[Entries from the dataset]
[Start of section]

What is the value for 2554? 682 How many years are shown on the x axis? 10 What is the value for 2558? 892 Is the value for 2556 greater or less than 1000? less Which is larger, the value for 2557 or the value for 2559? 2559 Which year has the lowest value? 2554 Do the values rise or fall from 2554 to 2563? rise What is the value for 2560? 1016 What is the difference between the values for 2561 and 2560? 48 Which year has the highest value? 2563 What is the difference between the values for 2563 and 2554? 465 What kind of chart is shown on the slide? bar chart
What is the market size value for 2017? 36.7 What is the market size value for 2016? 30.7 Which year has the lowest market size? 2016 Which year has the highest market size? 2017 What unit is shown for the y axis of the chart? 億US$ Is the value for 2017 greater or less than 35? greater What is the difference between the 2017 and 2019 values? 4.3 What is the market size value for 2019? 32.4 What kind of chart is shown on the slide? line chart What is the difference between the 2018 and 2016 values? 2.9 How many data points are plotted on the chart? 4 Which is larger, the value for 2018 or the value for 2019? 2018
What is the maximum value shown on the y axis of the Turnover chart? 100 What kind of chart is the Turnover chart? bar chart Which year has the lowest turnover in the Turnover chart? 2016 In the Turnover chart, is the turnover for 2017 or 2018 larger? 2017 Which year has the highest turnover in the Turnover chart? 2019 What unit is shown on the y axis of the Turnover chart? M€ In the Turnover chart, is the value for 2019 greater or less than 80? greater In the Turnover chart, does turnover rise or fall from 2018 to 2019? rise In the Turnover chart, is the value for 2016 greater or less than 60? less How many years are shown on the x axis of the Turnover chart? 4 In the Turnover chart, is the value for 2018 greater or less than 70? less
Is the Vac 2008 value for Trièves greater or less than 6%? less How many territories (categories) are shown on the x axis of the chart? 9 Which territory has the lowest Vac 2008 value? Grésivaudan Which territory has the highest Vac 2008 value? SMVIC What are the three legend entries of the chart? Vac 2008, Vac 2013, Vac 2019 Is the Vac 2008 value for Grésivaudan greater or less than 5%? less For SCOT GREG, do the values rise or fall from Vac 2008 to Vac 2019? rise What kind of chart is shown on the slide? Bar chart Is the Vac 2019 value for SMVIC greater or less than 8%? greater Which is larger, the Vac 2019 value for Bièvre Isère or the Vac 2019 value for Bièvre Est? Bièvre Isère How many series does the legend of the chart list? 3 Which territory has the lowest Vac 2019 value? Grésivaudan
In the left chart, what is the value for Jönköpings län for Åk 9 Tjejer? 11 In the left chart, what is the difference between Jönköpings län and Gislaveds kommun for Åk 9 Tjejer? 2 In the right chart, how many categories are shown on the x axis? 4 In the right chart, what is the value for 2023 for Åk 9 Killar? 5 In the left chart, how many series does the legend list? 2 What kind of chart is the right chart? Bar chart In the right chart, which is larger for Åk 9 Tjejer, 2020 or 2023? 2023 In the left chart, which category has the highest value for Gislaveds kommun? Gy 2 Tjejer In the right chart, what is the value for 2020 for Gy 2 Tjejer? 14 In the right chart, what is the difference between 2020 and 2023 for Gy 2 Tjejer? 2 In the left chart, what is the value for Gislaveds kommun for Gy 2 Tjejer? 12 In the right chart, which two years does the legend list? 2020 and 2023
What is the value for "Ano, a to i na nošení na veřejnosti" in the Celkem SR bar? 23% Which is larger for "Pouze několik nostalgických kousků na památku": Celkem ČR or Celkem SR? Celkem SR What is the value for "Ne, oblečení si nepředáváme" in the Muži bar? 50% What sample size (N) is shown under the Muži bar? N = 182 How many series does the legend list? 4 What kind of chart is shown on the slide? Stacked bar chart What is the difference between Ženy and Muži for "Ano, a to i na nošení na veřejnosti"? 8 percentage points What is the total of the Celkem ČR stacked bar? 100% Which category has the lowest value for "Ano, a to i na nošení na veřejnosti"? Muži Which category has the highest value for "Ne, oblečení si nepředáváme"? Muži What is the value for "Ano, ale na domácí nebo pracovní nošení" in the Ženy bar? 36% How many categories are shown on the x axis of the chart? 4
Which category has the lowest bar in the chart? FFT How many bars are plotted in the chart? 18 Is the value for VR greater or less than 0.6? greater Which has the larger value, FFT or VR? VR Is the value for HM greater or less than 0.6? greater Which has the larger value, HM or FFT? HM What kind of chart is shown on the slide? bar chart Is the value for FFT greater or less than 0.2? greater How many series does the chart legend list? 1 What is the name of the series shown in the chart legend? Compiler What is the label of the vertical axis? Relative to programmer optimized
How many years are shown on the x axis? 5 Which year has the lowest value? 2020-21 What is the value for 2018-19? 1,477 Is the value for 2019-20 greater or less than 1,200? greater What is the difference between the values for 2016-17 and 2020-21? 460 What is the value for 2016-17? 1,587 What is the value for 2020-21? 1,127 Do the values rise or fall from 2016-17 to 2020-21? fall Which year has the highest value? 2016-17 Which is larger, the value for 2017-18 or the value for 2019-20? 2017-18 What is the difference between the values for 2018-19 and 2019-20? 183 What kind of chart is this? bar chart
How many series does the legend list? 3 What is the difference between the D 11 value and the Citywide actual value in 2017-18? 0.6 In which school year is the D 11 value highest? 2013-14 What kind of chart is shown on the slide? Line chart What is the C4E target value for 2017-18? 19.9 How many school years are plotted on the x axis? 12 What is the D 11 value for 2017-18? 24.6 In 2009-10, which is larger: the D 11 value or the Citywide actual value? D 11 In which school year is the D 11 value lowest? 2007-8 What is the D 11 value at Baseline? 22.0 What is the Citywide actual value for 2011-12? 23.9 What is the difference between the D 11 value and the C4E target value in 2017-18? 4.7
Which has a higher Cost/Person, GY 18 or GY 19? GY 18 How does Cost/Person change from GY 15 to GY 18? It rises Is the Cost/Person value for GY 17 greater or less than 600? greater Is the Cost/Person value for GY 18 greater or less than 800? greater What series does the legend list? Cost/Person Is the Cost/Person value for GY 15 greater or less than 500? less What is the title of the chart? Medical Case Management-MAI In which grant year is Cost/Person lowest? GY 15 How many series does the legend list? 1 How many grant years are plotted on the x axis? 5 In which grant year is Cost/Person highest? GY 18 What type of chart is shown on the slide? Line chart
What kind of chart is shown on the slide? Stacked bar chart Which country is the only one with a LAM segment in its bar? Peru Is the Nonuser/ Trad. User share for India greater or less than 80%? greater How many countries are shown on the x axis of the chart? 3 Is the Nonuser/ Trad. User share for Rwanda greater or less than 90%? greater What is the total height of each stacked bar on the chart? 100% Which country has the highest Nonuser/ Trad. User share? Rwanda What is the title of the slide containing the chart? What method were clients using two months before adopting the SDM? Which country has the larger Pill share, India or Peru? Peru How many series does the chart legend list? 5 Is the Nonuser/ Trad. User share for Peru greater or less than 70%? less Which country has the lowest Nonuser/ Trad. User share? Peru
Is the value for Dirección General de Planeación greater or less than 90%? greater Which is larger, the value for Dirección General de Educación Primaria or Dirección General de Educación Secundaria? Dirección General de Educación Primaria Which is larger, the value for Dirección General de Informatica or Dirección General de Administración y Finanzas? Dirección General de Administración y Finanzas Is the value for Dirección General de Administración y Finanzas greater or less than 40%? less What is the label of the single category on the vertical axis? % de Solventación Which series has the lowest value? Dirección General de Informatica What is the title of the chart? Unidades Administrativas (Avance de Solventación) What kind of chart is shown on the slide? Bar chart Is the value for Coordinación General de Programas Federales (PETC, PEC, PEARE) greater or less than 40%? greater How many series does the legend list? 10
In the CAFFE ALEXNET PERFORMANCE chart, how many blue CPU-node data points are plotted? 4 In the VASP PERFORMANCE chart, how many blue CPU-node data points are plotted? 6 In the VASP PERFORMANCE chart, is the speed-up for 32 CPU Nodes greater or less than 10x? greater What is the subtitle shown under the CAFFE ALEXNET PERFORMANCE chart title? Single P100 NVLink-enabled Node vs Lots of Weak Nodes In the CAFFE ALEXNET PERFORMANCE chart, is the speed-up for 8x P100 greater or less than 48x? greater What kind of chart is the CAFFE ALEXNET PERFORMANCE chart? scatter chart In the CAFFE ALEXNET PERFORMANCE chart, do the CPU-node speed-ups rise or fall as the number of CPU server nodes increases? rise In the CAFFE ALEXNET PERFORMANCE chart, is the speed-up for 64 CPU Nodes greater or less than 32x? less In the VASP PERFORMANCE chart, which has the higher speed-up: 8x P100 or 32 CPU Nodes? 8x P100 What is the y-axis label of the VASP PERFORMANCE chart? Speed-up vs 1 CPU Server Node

[End of section]

# [Aim of the exercise]
Copy out, word for word, the items from the beginning through the line that contains "What is the maximum".

# [Your solution]
What is the value for 2554? 682 How many years are shown on the x axis? 10 What is the value for 2558? 892 Is the value for 2556 greater or less than 1000? less Which is larger, the value for 2557 or the value for 2559? 2559 Which year has the lowest value? 2554 Do the values rise or fall from 2554 to 2563? rise What is the value for 2560? 1016 What is the difference between the values for 2561 and 2560? 48 Which year has the highest value? 2563 What is the difference between the values for 2563 and 2554? 465 What kind of chart is shown on the slide? bar chart
What is the market size value for 2017? 36.7 What is the market size value for 2016? 30.7 Which year has the lowest market size? 2016 Which year has the highest market size? 2017 What unit is shown for the y axis of the chart? 億US$ Is the value for 2017 greater or less than 35? greater What is the difference between the 2017 and 2019 values? 4.3 What is the market size value for 2019? 32.4 What kind of chart is shown on the slide? line chart What is the difference between the 2018 and 2016 values? 2.9 How many data points are plotted on the chart? 4 Which is larger, the value for 2018 or the value for 2019? 2018
What is the maximum value shown on the y axis of the Turnover chart? 100 What kind of chart is the Turnover chart? bar chart Which year has the lowest turnover in the Turnover chart? 2016 In the Turnover chart, is the turnover for 2017 or 2018 larger? 2017 Which year has the highest turnover in the Turnover chart? 2019 What unit is shown on the y axis of the Turnover chart? M€ In the Turnover chart, is the value for 2019 greater or less than 80? greater In the Turnover chart, does turnover rise or fall from 2018 to 2019? rise In the Turnover chart, is the value for 2016 greater or less than 60? less How many years are shown on the x axis of the Turnover chart? 4 In the Turnover chart, is the value for 2018 greater or less than 70? less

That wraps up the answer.